Mexico in Top Gear

| Feb. 11, 2011 |

Published by Minyanville

The biggest Mexico news story this week was sparked when presenters of BBC’s Top Gear lampooned stereotypes of the country, with Richard Hammond saying: “Mexican cars are just going to be lazy, feckless, flatulent, overweight, leaning against a fence asleep looking at a cactus with a blanket with a hole in the middle on as a coat.”

The comments were not well received, with the Mexican government demanding an apology through their London Ambassador as well as—probably more painfully for the show’s presenters—fellow high profile British comedian Steve Coogan cutting them down in an editorial in the Guardian.

One British car dealer in Mexico wrote that many customers had canceled appointments following the comments’ viral spread around the internet soon after they were broadcast.

However, Mexico's car-manufacturing sector is one of the country's most successful. January sales abroad grew double-digits compared with January 2009. According to the Mexican Automobile Industry Association (MAIA), exports rose to the US, Canada, Latin America as well as Europe, Asia and Africa.

Overall production of cars and light trucks rose 21% in January, to 199,310 units, while exports expanded a staggering 45% to 165,046 units.

In 2010, Mexican-made vehicles had an 11% market share north of the border. Nearly 1.28m of the 2.26m cars produced last year in Mexico headed to the United States.

However, president of the MAIA, Eduardo Solis, warned that the rise in US market share may not be sustainable: "We have a number that historically we've never had before. Fourteen of every 100 vehicles sold in the US are Mexican-made in the month of January. Obviously, we can't say that it marks a trend [or] that it's going to continue like that."

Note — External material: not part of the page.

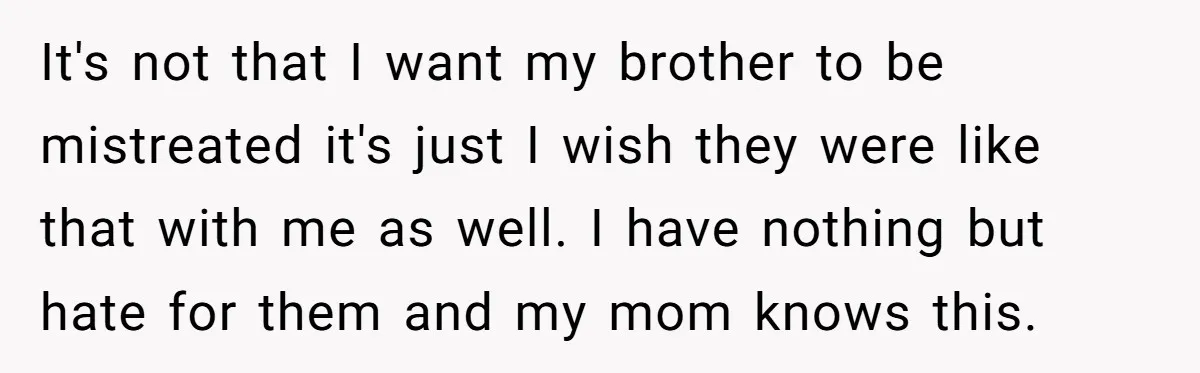 It's not that I want my brother to be mistreated it's just I wish they were like that with me as well. I have nothing but hate for them and...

Slip Sliding Away: Mexico’s IPC index hit a three-month low on Thursday as it fell to 36,652 points, a drop of 0.82%. Volume was at 226.1m shares worth $684m. The index achieved a rapid rise late 2010, peaking on 5th January at 38,696 points.

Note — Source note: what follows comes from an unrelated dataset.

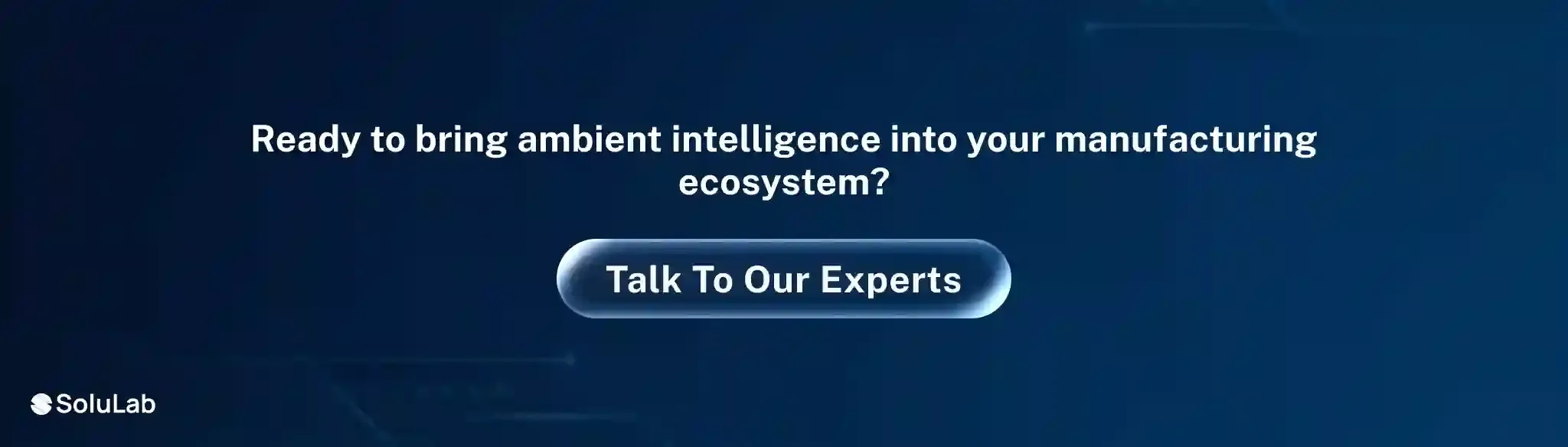CTA 1 AI Ambient Intelligence in Manufacturing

Investors are thought to be taking previous profits from Mexican markets over to more developed and stable ones. Cemex (CX) shares fell 1.5% to 11.50 pesos while Walmart de Mexico (WMT) saw shares fall 2% to 33.88 pesos. There were gains, however, with major bank Banorte's shares rising 1.9% to 53.33 pesos as a large shareholder sold the majority of its 8.8% stake in the firm.

Another company to see shares rise this week was Carlos (world’s richest man) Slim’s America Movil (AMX) which saw shares gain 0.2% to 34.04 pesos. The company—Latin America’s largest cellphone provider—is expecting growth to slow by a third in 2011 as its Latin American market becomes saturated. Fourth-quarter results for the company were “solid but unspectacular”. Revenue was up 6% from the same period in 2009 pushing full year sales to over $50 billion.

Attempting to stave off competition authorities, Slim’s Telcel—the commercial arm of America Movil—has today lowered its charges to rivals who want to connect to its network. In 2004, the connection fee per minute was 1.90 pesos. This decreased gradually until it hit 1 peso per minute in 2010. The rates which come in today are unknown.

Cleaning Cash: According to figures from the Mexican Attorney General’s Office, money laundering reached $10 billion in 2010, growing for 15 consecutive years. "This problem has disrupted banking institutions, investment firms and businessmen, and I believe it is time for a good law that will allow us to strike a blow at the finances of organized crime groups,” said Senator Carlos Navarette.

The problem is not a simple one and is intertwined with the country’s notorious corruption and organized crime. This is becoming an ever bigger threat to the Mexican economy as its wealthiest cities come under attack from drug cartels.

Inflation? What Inflation?: In a generally positive week for the country, the Bank of Mexico’s governors agreed that the risk of inflation has deteriorated, weeks after newspaper headlines in the country warned of its impending threat. Mexico’s actual GDP grew 5% last year after a 6.1% contraction in 2009. The gap between that and potential GDP is set to close in 2011.